#### Do this
Starting with the line that contains "Does the image" and continuing through the end of the records, switch "grey roof" to "slate roof" wherever it occurs and write out those lines again with everything else unchanged.

Data listing:
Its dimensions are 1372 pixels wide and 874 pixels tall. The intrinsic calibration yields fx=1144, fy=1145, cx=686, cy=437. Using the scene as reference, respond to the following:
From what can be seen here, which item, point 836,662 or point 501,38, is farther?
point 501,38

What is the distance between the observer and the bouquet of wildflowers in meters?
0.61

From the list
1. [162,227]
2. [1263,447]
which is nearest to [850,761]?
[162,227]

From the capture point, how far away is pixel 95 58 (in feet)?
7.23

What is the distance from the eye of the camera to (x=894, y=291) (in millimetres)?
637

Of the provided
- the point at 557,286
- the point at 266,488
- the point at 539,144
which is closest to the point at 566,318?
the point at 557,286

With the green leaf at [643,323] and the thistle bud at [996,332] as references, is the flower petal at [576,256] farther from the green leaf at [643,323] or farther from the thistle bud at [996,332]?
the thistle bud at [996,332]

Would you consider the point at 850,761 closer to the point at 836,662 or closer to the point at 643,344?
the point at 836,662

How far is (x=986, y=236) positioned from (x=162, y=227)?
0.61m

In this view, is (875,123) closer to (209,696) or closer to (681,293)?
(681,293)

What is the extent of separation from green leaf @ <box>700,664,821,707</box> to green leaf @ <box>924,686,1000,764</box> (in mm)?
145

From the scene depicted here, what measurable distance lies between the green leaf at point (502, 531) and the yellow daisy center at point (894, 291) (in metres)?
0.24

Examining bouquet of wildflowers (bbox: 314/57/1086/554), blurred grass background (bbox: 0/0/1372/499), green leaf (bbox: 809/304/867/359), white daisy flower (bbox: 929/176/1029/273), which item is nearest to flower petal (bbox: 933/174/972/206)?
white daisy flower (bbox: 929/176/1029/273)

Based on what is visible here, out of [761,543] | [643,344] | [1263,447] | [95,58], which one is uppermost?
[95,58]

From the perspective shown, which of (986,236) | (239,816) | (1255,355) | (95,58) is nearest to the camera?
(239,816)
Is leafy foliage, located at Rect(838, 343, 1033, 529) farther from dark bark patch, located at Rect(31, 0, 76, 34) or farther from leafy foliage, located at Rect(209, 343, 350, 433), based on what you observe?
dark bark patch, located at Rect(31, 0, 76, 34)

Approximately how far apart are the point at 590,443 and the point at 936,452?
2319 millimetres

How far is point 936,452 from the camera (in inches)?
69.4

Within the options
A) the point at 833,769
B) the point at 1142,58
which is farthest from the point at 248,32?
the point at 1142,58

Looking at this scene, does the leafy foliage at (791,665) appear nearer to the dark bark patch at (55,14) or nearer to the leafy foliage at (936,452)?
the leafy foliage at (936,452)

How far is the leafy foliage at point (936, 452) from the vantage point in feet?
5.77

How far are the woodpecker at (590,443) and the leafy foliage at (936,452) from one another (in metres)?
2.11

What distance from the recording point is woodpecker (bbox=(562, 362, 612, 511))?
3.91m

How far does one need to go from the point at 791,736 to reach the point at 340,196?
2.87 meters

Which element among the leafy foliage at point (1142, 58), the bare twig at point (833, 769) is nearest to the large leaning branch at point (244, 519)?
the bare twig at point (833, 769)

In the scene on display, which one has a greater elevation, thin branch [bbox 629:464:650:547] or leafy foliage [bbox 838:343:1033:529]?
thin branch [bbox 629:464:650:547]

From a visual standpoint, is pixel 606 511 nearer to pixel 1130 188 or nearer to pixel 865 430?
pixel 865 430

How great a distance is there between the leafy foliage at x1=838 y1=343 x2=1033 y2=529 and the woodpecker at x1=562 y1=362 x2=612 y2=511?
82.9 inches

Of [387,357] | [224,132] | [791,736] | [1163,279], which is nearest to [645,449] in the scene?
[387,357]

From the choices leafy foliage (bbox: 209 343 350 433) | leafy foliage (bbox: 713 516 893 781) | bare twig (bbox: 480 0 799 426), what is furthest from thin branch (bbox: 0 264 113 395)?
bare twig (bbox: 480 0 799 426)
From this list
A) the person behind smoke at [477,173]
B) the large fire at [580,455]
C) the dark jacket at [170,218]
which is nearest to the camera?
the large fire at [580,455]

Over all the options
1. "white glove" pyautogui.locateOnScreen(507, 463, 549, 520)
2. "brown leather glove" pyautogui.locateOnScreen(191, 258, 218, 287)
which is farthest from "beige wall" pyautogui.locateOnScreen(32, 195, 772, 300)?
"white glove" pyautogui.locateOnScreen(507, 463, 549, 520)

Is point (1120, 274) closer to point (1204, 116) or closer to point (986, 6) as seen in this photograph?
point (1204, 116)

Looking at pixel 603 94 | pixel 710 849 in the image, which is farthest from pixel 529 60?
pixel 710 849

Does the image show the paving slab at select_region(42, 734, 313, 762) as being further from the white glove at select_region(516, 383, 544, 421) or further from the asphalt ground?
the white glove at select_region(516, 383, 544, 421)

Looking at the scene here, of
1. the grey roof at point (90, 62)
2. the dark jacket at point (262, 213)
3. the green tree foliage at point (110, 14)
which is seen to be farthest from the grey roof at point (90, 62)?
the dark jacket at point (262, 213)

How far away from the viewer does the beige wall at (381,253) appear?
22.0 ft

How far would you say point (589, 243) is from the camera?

#### Solution for this exercise
Does the image show the paving slab at select_region(42, 734, 313, 762) as being further from the white glove at select_region(516, 383, 544, 421) or further from the asphalt ground?
the white glove at select_region(516, 383, 544, 421)

Looking at the scene here, of
1. the slate roof at point (90, 62)
2. the dark jacket at point (262, 213)
3. the green tree foliage at point (110, 14)
which is seen to be farthest from the slate roof at point (90, 62)?
the dark jacket at point (262, 213)

How far away from the viewer does the beige wall at (381,253) appear?
22.0 ft

How far would you say point (589, 243) is from the camera?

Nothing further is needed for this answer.